以上のような理由で、エクストレイルのベストグレードは、ノーマルエンジンを搭載した4WDの20X(275万5080円/2列シート)としたい。
■ホンダジェイド
フィット/カローラアクシオ/エクストレイルの3車種は、「ハイブリッドの搭載に伴う価格上昇を、燃料代の節約で取り戻せるか」という損得勘定で、ノーマルエンジンを選んだ。高価なハイブリッドを搭載する割には燃費向上率が小さく、価格上昇分を取り戻せないからだ。
ところがホンダジェイドは違う。燃費とか価格以前の話として、ジェイドの性格には、1.5Lのハイブリッドよりも同じ排気量のターボが似合うからだ。
ジェイドは3列シートのミニバンとして開発され、売れ行きを低迷させたが、本質はボディがワイドなスポーティ指向の5ドアハッチバックだ。3列仕様はその荷室に、補助席を装着したに過ぎない。

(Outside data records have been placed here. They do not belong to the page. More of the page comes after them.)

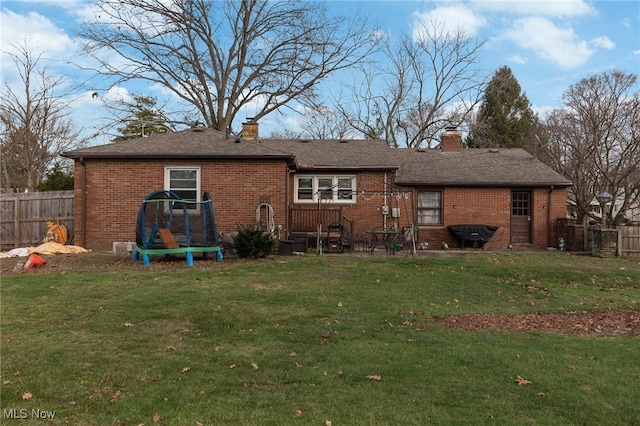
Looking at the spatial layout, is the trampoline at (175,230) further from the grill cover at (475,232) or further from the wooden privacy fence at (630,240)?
the wooden privacy fence at (630,240)

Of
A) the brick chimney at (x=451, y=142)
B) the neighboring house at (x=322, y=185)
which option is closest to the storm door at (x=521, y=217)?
the neighboring house at (x=322, y=185)

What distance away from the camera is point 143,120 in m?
27.4

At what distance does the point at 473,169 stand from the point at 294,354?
1595cm

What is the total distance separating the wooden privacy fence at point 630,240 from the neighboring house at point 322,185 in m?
2.28

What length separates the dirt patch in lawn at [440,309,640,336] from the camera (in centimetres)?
654

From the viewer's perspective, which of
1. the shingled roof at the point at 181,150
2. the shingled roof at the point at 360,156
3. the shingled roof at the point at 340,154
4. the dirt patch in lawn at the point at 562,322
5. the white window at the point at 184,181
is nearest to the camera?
the dirt patch in lawn at the point at 562,322

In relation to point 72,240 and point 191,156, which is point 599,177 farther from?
point 72,240

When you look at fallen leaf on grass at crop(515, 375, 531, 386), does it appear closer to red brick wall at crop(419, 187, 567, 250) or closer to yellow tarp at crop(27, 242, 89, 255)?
yellow tarp at crop(27, 242, 89, 255)

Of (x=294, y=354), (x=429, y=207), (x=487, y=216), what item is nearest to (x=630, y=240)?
(x=487, y=216)

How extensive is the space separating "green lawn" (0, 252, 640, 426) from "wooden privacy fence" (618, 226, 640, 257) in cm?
827

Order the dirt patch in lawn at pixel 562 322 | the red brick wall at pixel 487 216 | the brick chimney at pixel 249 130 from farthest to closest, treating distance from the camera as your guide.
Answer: the brick chimney at pixel 249 130 → the red brick wall at pixel 487 216 → the dirt patch in lawn at pixel 562 322

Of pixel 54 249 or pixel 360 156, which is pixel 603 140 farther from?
pixel 54 249

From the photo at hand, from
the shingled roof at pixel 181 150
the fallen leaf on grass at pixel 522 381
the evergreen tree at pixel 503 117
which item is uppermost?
the evergreen tree at pixel 503 117

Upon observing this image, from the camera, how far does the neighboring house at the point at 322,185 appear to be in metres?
14.1
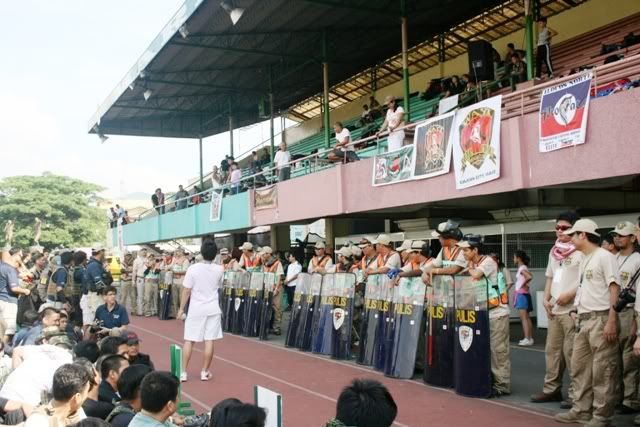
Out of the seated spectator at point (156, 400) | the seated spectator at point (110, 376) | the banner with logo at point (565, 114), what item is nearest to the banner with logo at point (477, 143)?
the banner with logo at point (565, 114)

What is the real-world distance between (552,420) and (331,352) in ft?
17.0

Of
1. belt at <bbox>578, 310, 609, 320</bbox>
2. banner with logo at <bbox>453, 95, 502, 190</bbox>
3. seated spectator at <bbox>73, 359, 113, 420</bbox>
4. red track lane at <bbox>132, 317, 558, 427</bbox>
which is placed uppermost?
banner with logo at <bbox>453, 95, 502, 190</bbox>

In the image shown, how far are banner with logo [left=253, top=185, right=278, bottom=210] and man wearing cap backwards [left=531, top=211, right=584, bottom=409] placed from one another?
13.5 meters

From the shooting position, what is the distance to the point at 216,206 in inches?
1021

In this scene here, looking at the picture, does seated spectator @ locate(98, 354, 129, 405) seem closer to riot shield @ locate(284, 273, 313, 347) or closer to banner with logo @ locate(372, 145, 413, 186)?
riot shield @ locate(284, 273, 313, 347)

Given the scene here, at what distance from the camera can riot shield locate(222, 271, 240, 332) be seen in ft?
54.1

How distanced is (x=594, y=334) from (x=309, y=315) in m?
6.87

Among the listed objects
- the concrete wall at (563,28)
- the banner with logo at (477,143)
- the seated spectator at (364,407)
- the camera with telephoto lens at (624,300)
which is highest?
the concrete wall at (563,28)

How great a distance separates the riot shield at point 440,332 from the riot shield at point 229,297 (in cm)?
787

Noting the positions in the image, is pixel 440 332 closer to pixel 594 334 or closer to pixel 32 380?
pixel 594 334

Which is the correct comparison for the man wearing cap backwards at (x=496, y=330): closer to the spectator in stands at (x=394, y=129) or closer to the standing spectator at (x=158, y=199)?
the spectator in stands at (x=394, y=129)

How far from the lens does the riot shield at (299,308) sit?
12.9 m

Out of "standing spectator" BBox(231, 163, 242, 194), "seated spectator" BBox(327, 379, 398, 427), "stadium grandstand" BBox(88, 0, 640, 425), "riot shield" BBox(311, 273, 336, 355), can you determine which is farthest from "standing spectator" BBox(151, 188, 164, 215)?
"seated spectator" BBox(327, 379, 398, 427)

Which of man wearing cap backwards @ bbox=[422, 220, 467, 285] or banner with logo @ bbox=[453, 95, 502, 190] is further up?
banner with logo @ bbox=[453, 95, 502, 190]
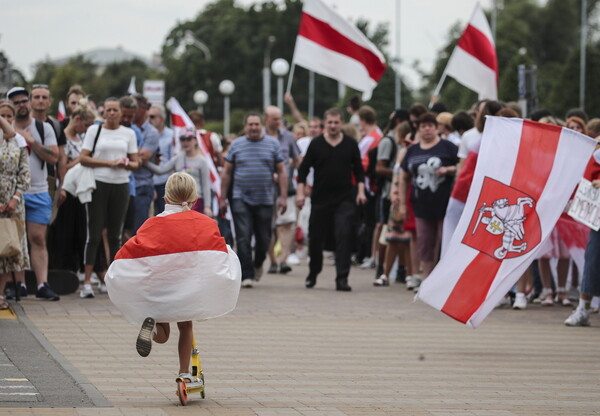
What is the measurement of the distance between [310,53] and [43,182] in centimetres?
702

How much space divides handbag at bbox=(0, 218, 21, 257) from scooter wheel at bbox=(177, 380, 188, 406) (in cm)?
495

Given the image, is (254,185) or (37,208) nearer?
(37,208)

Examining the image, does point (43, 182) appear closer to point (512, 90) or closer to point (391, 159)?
point (391, 159)

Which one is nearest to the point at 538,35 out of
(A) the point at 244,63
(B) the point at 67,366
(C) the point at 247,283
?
(A) the point at 244,63

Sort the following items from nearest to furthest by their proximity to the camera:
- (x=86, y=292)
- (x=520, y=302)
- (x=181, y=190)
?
(x=181, y=190)
(x=86, y=292)
(x=520, y=302)

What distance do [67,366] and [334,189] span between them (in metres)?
7.45

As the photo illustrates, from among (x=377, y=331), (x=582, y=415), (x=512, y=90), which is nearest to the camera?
(x=582, y=415)

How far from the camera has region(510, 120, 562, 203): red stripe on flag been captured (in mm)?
10242

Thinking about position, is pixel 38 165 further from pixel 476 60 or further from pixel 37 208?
pixel 476 60

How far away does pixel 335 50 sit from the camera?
754 inches

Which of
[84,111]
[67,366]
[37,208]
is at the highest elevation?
[84,111]

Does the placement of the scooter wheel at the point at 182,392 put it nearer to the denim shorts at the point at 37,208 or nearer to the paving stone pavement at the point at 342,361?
the paving stone pavement at the point at 342,361

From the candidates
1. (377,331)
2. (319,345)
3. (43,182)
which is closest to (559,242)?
(377,331)

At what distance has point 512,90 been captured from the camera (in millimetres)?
51688
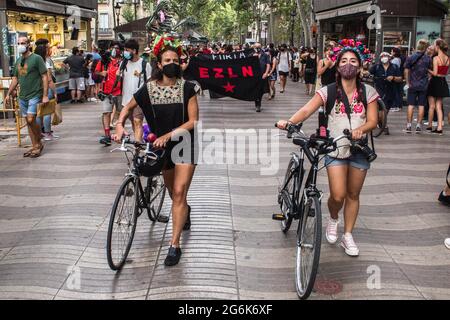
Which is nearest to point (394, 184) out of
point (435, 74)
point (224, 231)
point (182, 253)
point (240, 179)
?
point (240, 179)

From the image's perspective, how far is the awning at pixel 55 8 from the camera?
16266 millimetres

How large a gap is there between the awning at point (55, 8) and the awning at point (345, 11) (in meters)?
11.7

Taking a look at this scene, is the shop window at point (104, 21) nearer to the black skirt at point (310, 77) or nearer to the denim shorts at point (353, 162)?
the black skirt at point (310, 77)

そこで2018年5月17日にマイナーチェンジを実施して、主力のRSを従来の3列シートから2列に変更した。サスペンションの設定も見直している。
走行性能を幅広く改善したので、ますます1.5Lターボエンジンとの相性が良くなった。ベストグレードは、1.5Lターボを搭載するRSホンダセンシング(255万8520円)になる。
■レクサスLC
今はクーペの売れ行きが世界的に低下して、車種の数も減った。GMのシボレーカマロ、日本から撤退したフォードのマスタングなどは、外観の形状が初代モデルを連想させる。もはや若いユーザーはねらえず、外観が懐古趣味になった。
その意味でレクサスLCは貴重だ。国産クーペは日産GT-R、ホンダNSXを代表に魅力が分かりやすいスポーツ指向だが、レクサスLCは高性能と豪華さを併せ持つ。
パワーユニットはV型8気筒の5Lと、V型6気筒3.5Lのハイブリッドだ。趣味性が重要なスペシャルティカーだから、運転感覚の好みに応じて選べば良いが、ハイブリッドは同タイプをトヨタクラウンにも搭載する。ハイブリッドは高性能で低燃費(レクサスLC500hのJC08モード燃費は、2Lセダンと同等の15.8km/l)だが、レクサスLSの搭載も含めて一般的なパワーユニットになった。
その点でV型8気筒の5Lは、スペシャルティな扱いを受けている。レクサスRC・F/GS・Fと同型で、高回転域の吹き上がりは、大排気量エンジンながらも抜群に機敏だ。エンジン回転数が高まるほど、引き上げられるように回転上昇が鋭くなっていく。機能的な動力性能と安定性はGT-Rが勝るが、スポーツカーの情緒は、V8エンジンのレクサスLCが洗練されている。
そしてV型8気筒エンジンは、環境対応が難しく、今では新規開発をしていない。新しいレクサスLSが搭載するのは、LCと同じハイブリッドと、新開発されたV型6気筒3.5Lツインターボだ。
つまりLCのV8エンジンを新車で買える期間は限られる。だからLCのベストグレードは、LC500・Lパッケージ(1300万円)になるわけだ。